**TASK STATEMENT**
Present the rows below as a numbered list, skipping any blank lines and omitting the pictures.

**DATASET ROWS**

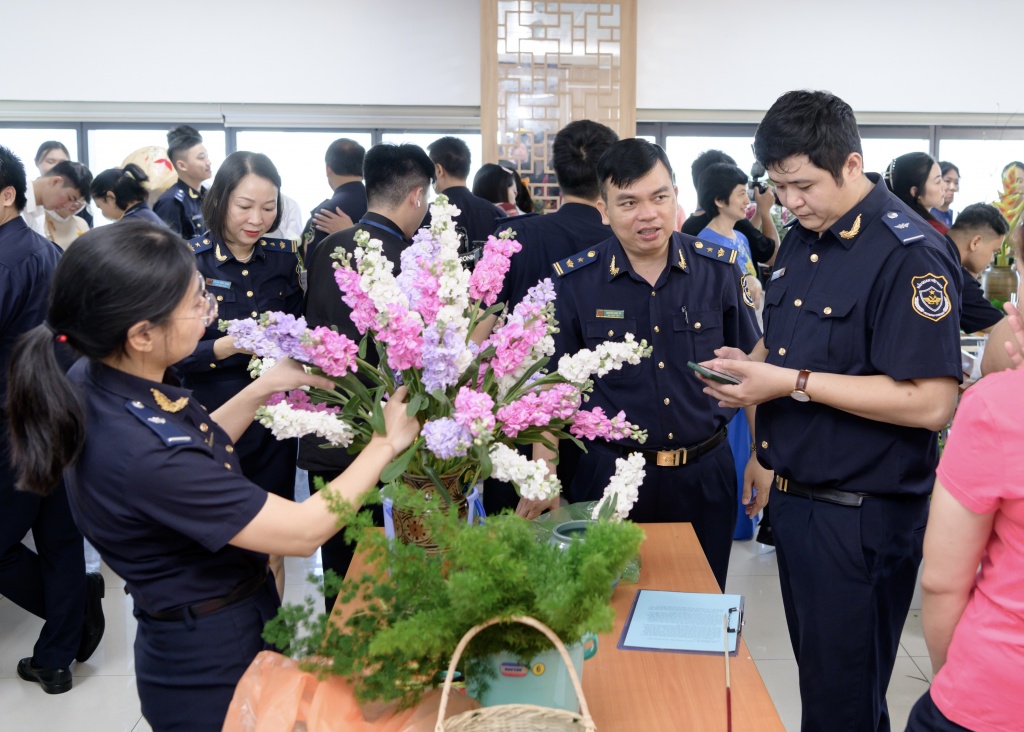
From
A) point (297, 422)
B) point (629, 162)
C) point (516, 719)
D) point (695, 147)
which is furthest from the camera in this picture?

**WRITTEN SOLUTION**
1. From
2. A) point (297, 422)
3. B) point (629, 162)
4. C) point (516, 719)
5. D) point (695, 147)
6. which is furthest from the camera in this picture?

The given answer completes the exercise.